4. You’re traveling the longest distance to Indie Bookfest, what made you want to join in the fun with us wild and crazy authors?
Where I live in Northern California, the summer temperatures can run into the triple digits. I wanted to have at least a brief escape from the oppressive heat, and I understand Orlando remains a cool, dry 73, year round.
I also received a referral from another Bookfest participant, Shannon Morton, who said she thought I’d fit in well with all you women. Come to think of it, I’m not sure what she was implying… but anyway, I need to get out more and use my nifty conference banners more than once a year, and Indie Bookfest sounds like it’s going to be a blast.
5. Final question…. What’s your favorite flavor jellybean?
It might be somewhat telling, but when I try to think of a favorite, the first things that come to mind are those I loathe. Black jellybeans: puke. Buttered popcorn: kill me. There are certain things that don’t belong as candies or other sorts of sweets. I would have trouble in England where the term “pudding” often involves some sort of meat and/or boiled pig blood. So to sum up: Piña Colada.
18+ Adult Situations
A Warm Place to Call Home (a demon’s story)
By Michael Siemsen
Released March 4, 2013
Kirkus Reviews calls it: "A well-spun, engaging...supernatural tale...with a devilishly ambiguous ending."
Frederick is a demon. Born in Maryland in the early 1980′s, he hasn’t a clue where he came from or why, but feels an irresistible desire to occupy a human body. Once inside, he finds the previous occupants’ consciousness and memories forever erased, an inevitable side effect that gives Frederick pause when switching bodies, but not so much as to truly halt his ongoing enjoyment of human lives. In various bodies, he travels the world for decades–aimless–sampling cultures and experiencing life from the points of view of males, females, young, old, rich, poor.

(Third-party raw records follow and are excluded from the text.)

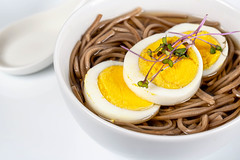 Close up, Chinese soup with brown noodles and chicken egg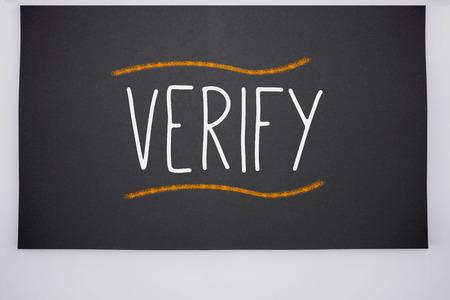 verify: The word verify written on big blackboard Archivio Fotografico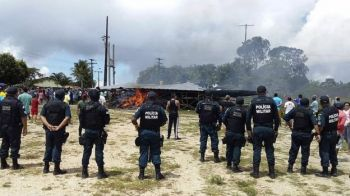 Brazilian police tried to restore control after residents near Pacaraima attacked Venezuelan migrant camps. Photo: EPA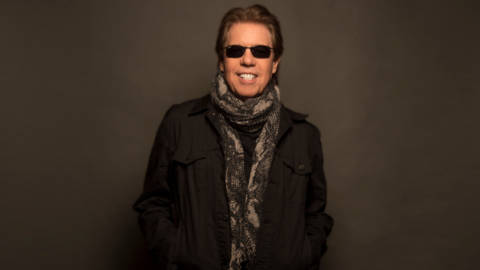 George Thorogood standing with a smile on his face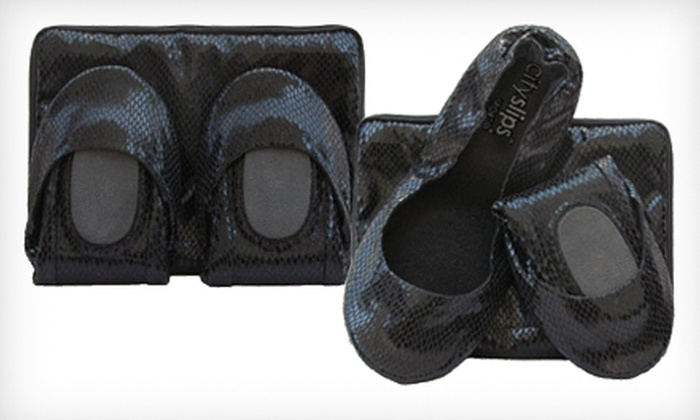 Black Snakeskin CitySlips Foldable Flats: $15 for Black Snakeskin CitySlips Foldable Flats in S–XL and Matching Carrying Pouch ($33.95 List Price). Free Shipping.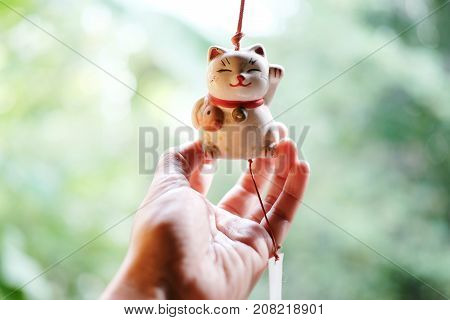 Woman hand is holding a Japan lucky cat doll is hanging on the window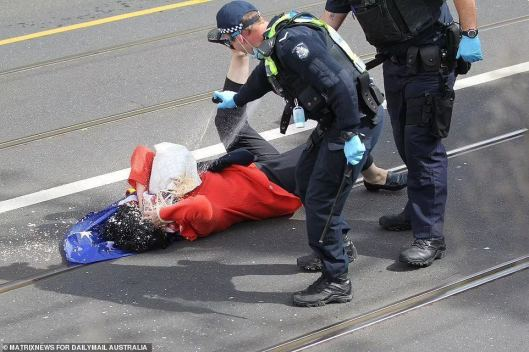 Australian-police-attacking-70-year-old-woman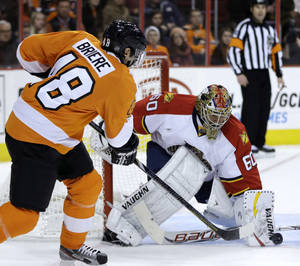 photo - Florida Panthers&#039; Jose Theodore, right, blocks a shot by Philadelphia Flyers&#039; Danny Briere during the second period of an NHL hockey game, Thursday, Feb. 7, 2013, in Philadelphia. (AP Photo/Matt Slocum)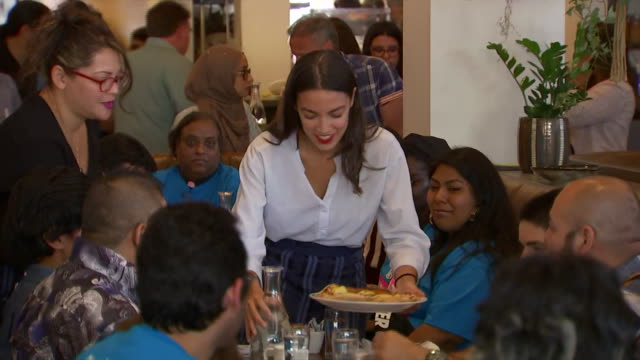 representative alexandria ocasio-cortez waits tables during an event to support raising federal minimum wage for tipped workers in jackson heights,... - united states and (politics or government) stock videos & royalty-free footage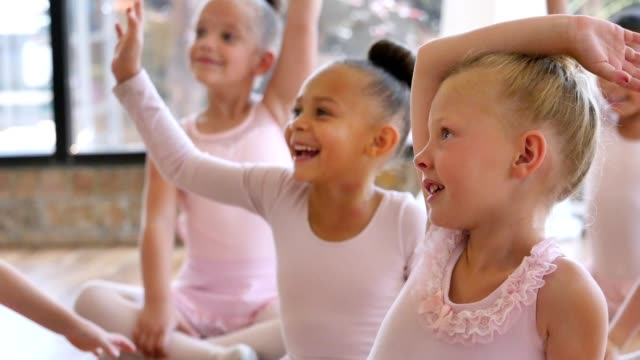 Attentive young ballerinas answer ballet teacher's questions before class Cute elementary and preschool age ballerinas raise their hands to answer their ballet teacher's questions. They are sitting on the floor in the ballet studio. The teacher is asking them questions before class begins. dance studio stock videos & royalty-free footage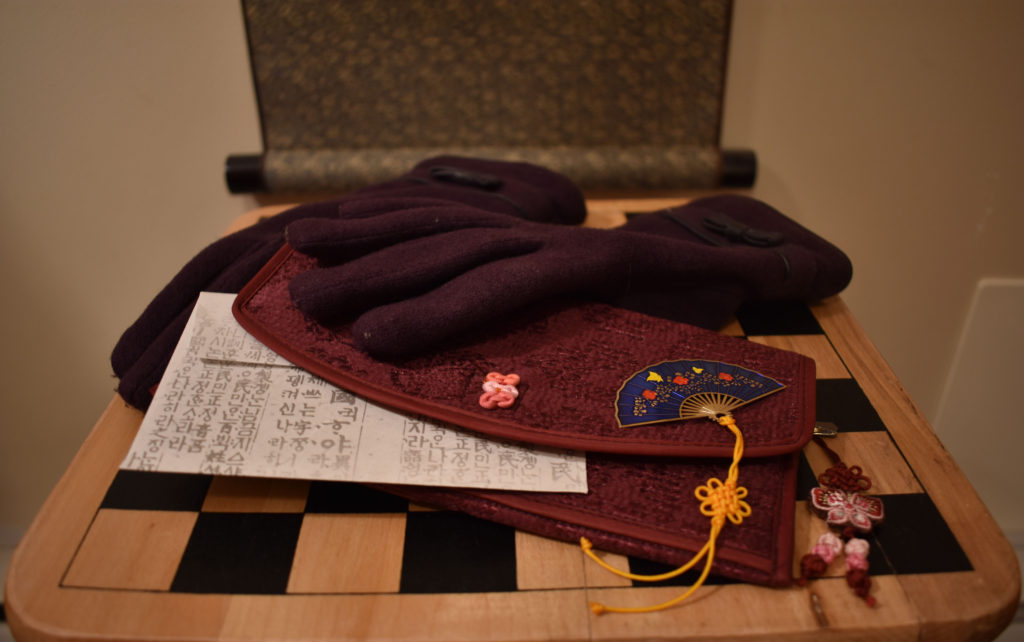 South Korean gloves, wallet, bookmark, and envelop rest on a chessboard.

Now, Frederick has an urge to return to his roots in America, explore the mystery of his origin, find someone to love, and settle down for a while. In his hometown, his mission bears fruit much faster than he expected, as person after person presents themselves, and following his impulses, he is lead directly to love, tragedy, answers, and the humanity he never knew he wanted.
Michael Siemsen struck it big with his debut novel, The Dig, a paranormal archaeology thriller that reached Amazon and Barnes & Noble’s Top 100 Bestseller lists, and spent weeks as the #1 Science Fiction book in 2011. Its success allowed him to escape his soul-leeching job and work as an author full-time. The sequel, The Opal, was released a year later, and the third and final book is in the works. His new novel, released in March of this year, A Warm Place to Call Home (a demon’s story) is a departure from his Matt Turner Series.
Michael has been featured by Barnes & Noble, been reviewed on several major blogs and sites such as Penny-Arcade and Boing Boing, and received a glowing recommendation from author Charlaine Harris.
He is currently at work on the prequel to A Warm Place to Call Home (which should be released this winter) while enjoying spending more time with his family, lazy dog, and mentally-unstable cat in the San Francisco Bay Area. Michael also offers editing services for a few select manuscripts per year.